Aim:
Extract each line of the data and write it out again exactly.

Information given:

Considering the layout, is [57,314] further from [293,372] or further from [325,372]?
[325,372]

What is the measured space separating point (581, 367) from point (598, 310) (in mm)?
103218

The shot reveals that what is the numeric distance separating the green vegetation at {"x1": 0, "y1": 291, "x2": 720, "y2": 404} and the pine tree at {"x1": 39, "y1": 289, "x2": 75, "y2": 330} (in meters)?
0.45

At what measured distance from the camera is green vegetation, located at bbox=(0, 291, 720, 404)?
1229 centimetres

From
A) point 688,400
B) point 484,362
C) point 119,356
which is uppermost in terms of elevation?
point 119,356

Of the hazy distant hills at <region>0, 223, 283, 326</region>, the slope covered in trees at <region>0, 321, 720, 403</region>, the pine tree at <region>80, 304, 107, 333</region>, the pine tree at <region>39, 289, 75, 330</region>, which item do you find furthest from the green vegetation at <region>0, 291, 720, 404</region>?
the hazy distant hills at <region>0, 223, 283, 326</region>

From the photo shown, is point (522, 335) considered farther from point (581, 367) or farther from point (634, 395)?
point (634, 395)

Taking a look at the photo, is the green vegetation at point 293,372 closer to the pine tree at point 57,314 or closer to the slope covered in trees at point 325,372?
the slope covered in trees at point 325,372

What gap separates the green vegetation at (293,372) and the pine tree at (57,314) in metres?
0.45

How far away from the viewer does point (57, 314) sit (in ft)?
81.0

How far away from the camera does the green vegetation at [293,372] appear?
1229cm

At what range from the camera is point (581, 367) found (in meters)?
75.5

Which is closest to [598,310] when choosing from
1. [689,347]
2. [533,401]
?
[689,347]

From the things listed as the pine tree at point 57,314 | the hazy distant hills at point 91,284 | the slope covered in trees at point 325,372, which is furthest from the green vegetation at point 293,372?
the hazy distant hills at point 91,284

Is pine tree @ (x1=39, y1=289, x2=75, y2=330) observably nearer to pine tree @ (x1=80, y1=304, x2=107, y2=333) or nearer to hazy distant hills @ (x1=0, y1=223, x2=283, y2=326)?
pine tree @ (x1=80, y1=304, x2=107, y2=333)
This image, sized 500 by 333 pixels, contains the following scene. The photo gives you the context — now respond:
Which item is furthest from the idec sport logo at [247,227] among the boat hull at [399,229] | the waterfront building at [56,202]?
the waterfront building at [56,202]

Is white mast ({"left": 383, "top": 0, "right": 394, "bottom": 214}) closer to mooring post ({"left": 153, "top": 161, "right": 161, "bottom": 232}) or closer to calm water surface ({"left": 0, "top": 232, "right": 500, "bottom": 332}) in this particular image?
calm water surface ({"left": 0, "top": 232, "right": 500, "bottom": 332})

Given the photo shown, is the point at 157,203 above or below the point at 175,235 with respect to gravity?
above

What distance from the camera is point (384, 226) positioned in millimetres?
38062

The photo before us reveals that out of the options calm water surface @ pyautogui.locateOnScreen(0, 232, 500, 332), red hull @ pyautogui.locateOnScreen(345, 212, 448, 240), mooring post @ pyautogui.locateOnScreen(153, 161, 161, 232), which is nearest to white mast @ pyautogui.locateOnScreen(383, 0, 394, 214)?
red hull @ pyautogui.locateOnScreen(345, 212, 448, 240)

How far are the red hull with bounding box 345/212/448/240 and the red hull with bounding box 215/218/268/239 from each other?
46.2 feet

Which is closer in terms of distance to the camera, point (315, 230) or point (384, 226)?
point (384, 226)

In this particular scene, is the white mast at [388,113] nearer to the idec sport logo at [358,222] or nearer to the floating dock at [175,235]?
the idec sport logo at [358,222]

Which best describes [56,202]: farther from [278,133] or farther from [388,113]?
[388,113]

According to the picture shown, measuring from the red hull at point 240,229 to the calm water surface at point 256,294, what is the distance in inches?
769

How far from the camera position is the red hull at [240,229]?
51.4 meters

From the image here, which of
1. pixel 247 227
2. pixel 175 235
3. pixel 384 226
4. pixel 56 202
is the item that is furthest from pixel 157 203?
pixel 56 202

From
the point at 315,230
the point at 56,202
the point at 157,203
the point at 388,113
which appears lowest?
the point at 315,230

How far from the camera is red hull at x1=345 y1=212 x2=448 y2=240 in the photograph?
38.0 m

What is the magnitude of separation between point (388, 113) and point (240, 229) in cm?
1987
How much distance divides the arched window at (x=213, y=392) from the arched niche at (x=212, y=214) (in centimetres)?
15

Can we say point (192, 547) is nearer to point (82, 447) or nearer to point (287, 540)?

Exercise answer:
Considering the layout, is [57,314] further from [293,372] or further from [325,372]?
[325,372]

What is the measured space separating point (581, 367) from point (598, 310) (in mm)?
103218

The shot reveals that what is the numeric distance separating the green vegetation at {"x1": 0, "y1": 291, "x2": 720, "y2": 404} and the pine tree at {"x1": 39, "y1": 289, "x2": 75, "y2": 330} (in meters)?
0.45

At what measured distance from the camera is green vegetation, located at bbox=(0, 291, 720, 404)?
1229 centimetres

From
A) point 688,400
B) point 484,362
C) point 119,356
which is uppermost in terms of elevation?
point 119,356

Of the hazy distant hills at <region>0, 223, 283, 326</region>, the slope covered in trees at <region>0, 321, 720, 403</region>, the pine tree at <region>80, 304, 107, 333</region>, the pine tree at <region>39, 289, 75, 330</region>, which item do you find furthest from the green vegetation at <region>0, 291, 720, 404</region>?
the hazy distant hills at <region>0, 223, 283, 326</region>

From the photo shown, is point (522, 335) considered farther from point (581, 367) or farther from point (634, 395)?
point (634, 395)

Taking a look at the photo, is the green vegetation at point 293,372 closer to the pine tree at point 57,314 or closer to the slope covered in trees at point 325,372?
the slope covered in trees at point 325,372

What gap separates the green vegetation at (293,372) and the pine tree at (57,314) in metres?
0.45

How far away from the viewer does point (57, 314) sit (in ft)?
81.0

How far away from the camera does the green vegetation at [293,372] appear?
1229cm

At what range from the camera is point (581, 367) found (in meters)?
75.5

Which is closest to [598,310] when choosing from
1. [689,347]
2. [533,401]
?
[689,347]

From the things listed as the pine tree at point 57,314 | the hazy distant hills at point 91,284 | the slope covered in trees at point 325,372, which is furthest from the green vegetation at point 293,372?
the hazy distant hills at point 91,284

Is pine tree @ (x1=39, y1=289, x2=75, y2=330) observably nearer to pine tree @ (x1=80, y1=304, x2=107, y2=333) or nearer to hazy distant hills @ (x1=0, y1=223, x2=283, y2=326)?
pine tree @ (x1=80, y1=304, x2=107, y2=333)
This image, sized 500 by 333 pixels, contains the following scene. The photo gives you the context — now respond:
Which item is furthest from the idec sport logo at [247,227] among the boat hull at [399,229] | the waterfront building at [56,202]?
the waterfront building at [56,202]

Is white mast ({"left": 383, "top": 0, "right": 394, "bottom": 214}) closer to mooring post ({"left": 153, "top": 161, "right": 161, "bottom": 232}) or closer to calm water surface ({"left": 0, "top": 232, "right": 500, "bottom": 332}) in this particular image?
calm water surface ({"left": 0, "top": 232, "right": 500, "bottom": 332})

Given the photo shown, is the point at 157,203 above or below the point at 175,235 with respect to gravity?
above

What distance from the camera is point (384, 226) positioned in millimetres?
38062

The photo before us reveals that out of the options calm water surface @ pyautogui.locateOnScreen(0, 232, 500, 332), red hull @ pyautogui.locateOnScreen(345, 212, 448, 240), mooring post @ pyautogui.locateOnScreen(153, 161, 161, 232), which is nearest to white mast @ pyautogui.locateOnScreen(383, 0, 394, 214)?
red hull @ pyautogui.locateOnScreen(345, 212, 448, 240)

How far are the red hull with bounding box 345/212/448/240 and the red hull with bounding box 215/218/268/239 from each other?
46.2 feet

Which is closer in terms of distance to the camera, point (315, 230) or point (384, 226)?
point (384, 226)

In this particular scene, is the white mast at [388,113] nearer to the idec sport logo at [358,222] or nearer to the floating dock at [175,235]?
the idec sport logo at [358,222]

Which best describes [56,202]: farther from [278,133] or farther from [388,113]?
[388,113]

According to the picture shown, measuring from the red hull at point 240,229 to the calm water surface at point 256,294, what is the distance in inches?
769

How far from the camera position is the red hull at [240,229]?
51.4 meters

From the image here, which of
1. pixel 247 227
2. pixel 175 235
3. pixel 384 226
4. pixel 56 202
is the item that is furthest from pixel 157 203?
pixel 56 202

From
the point at 315,230
the point at 56,202
the point at 157,203
the point at 388,113
which appears lowest?
the point at 315,230

How far from the camera is red hull at x1=345 y1=212 x2=448 y2=240 in the photograph?
38.0 m

What is the magnitude of separation between point (388, 113) and point (240, 229) in cm?
1987
How much distance divides the arched window at (x=213, y=392) from the arched niche at (x=212, y=214) (in centimetres)?
15

Can we say point (192, 547) is nearer to point (82, 447) or nearer to point (287, 540)?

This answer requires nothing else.